XAFS samples a distribution of distances, g(R).  sigma^2 is second moment
of g(R).  There are no directional component to <R>, sigma^2, or other
moments/cumulants of g(R).

If you imagine a central atom fixed in space and a neighboring atom that
has a fixed distance from it but can rotate freely about that atom on a
spherical shell, XAFS will see no disorder: sigma^2 will be zero.  This
closely describes an organic ligand for a molecule in solution.  The
molecule can tumble and rotate and take any orientation relative to the lab
frame (or x-ray polarization vector) but the interatomic distance is well
defined, and there will be a strong XAFS signal with a relatively small
sigma^2.  XAFS is sensitive only to displacements in R.

I generally like Fornasini's work, and agree with the basic physics (well,
maybe it's geometry) of the result John cites, but I might use different
notation and terms. I would point out that they use "u^2_perp" and
"u^2_parallel", and that the diffraction <u^2> values DO have
directionality, while sigma^2 does not.

The general topic here is "how can one relate XAFS values for R and sigma2
to diffraction results for spacing between lattice planes and points"?,
part of a recurring theme in the literature to relate temperature dependent
changes in XAFS R to thermal expansion coefficients measured as bulk
properties of materials or as the temperature dependence of the distance
between lattice planes as measured by diffraction.

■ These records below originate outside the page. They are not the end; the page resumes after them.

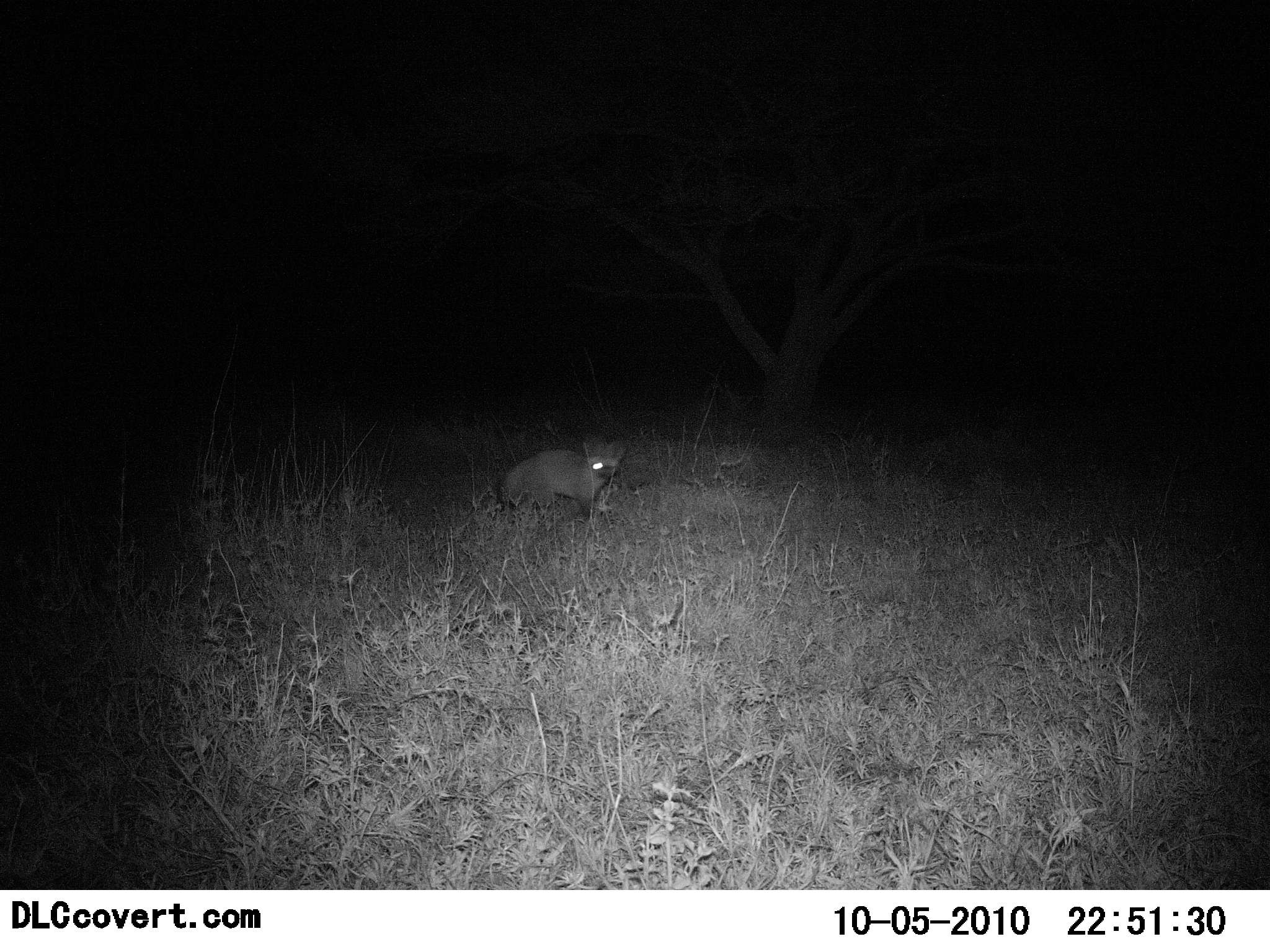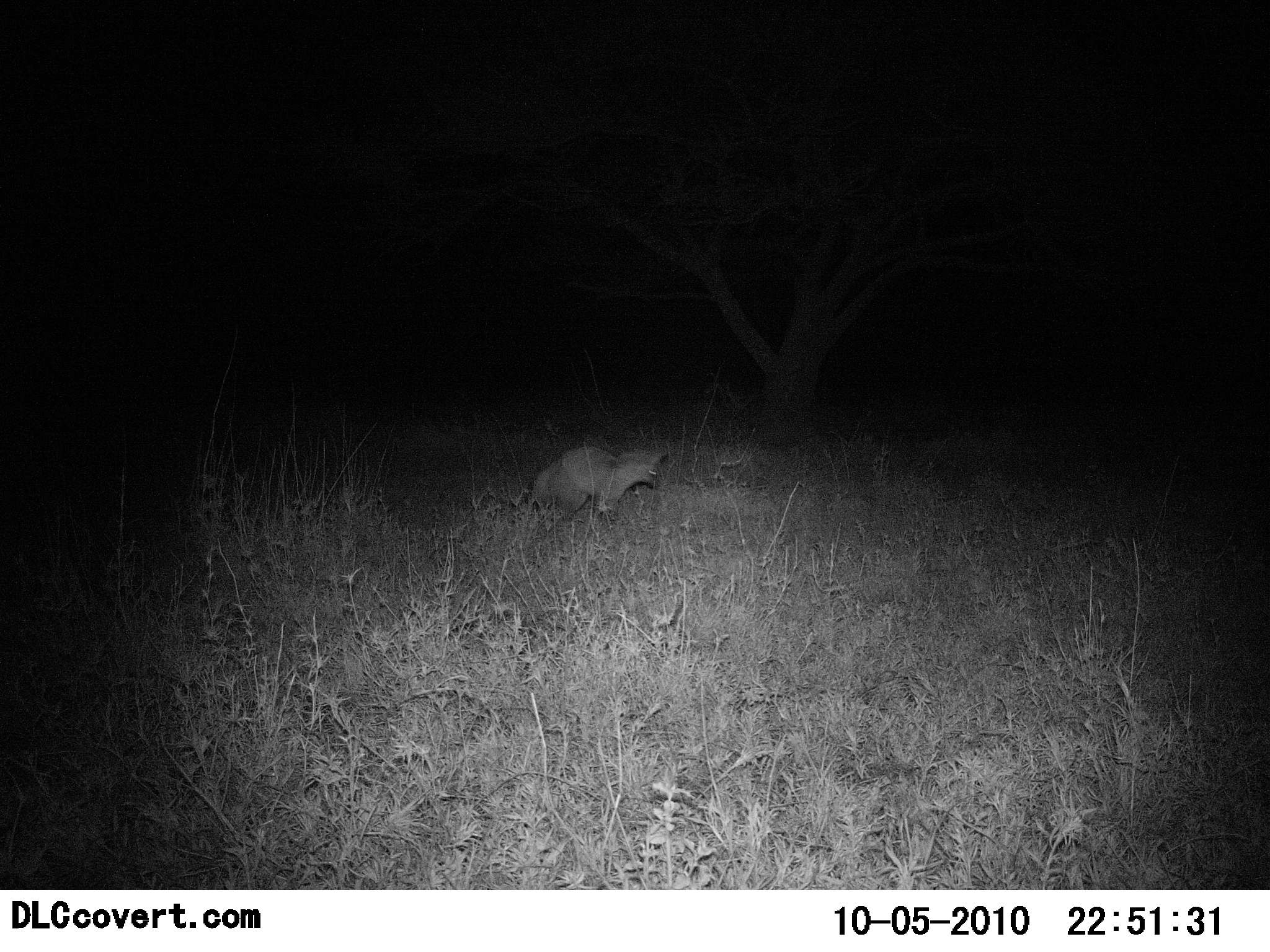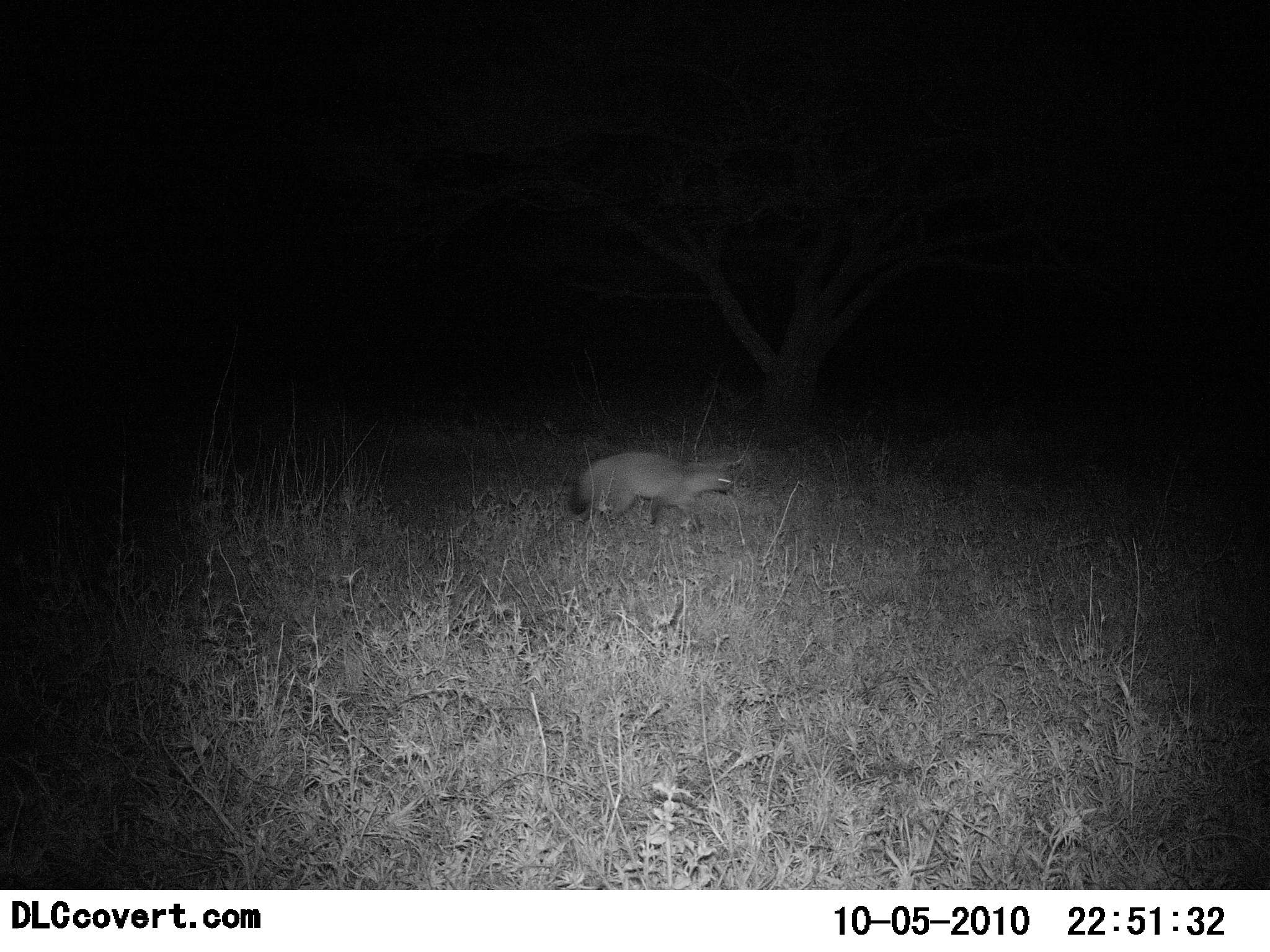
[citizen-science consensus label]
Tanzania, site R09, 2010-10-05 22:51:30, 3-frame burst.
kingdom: Animalia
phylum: Chordata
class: Mammalia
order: Carnivora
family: Canidae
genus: Otocyon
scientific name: Otocyon megalotis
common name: bat-eared fox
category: batearedfox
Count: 1.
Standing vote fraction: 18%.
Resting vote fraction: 0%.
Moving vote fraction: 91%.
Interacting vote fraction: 0%.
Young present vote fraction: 0%.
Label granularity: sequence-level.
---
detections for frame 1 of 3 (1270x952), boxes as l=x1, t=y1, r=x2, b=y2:
animal: l=501, t=443, r=627, b=524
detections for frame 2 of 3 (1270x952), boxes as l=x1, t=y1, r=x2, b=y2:
animal: l=532, t=445, r=665, b=520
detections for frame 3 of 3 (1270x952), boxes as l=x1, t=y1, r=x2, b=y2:
animal: l=570, t=451, r=739, b=537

Imagine two lattice points separated by a distance L, and two atoms
vibrating isotropically around each lattice point, such that the average
position is exactly at the lattice point, but that it samples off-lattice
points with some Gaussian distribution.  Assume that the displacements of
the two atoms are completely uncorrelated.  That is, you have two fuzzy
little distributions for atoms around fixed lattice points:

         O -- O
	 1    2

Consider a snapshot with atom 1 displaced "up" (+y direction) from it's
lattice point by distance d, and atom 2 displaced by the same distance:

 Atom2      sign of (R-L)   R^2
 center      +             L^2 + d^2
 up    (+y)  0             L^2
 down  (-y)  +             L^2  + (2d)^2
 right (+x)  +             (L+d)^2 + d^2
 left  (-x)  -             (L-d)^2 + d^2
 in    (+z)  +             L^2 + 2 * d^2
 out   (-z)  +             L^2 + 2 * d^2

If these are sampled uniformly, the average R is greater than L.
Considering all the displacements for atom 1, you'll have something like
      <R> ~= L + <d^2>/2R

This is just due to the triangle inequality, and is basically the result
Fornasini et al give.  It means that the <R> from XAFS will be longer than
the distance between lattice points measured by diffraction.  It also means
the temperature dependence of <R> may be different from that of L.  This
can be important if you want relate distances measured by XAFS to those
measured by diffraction in systems with high thermal disorder (say, hot
metals).   And it is precisely because XAFS is sensitive to R alone.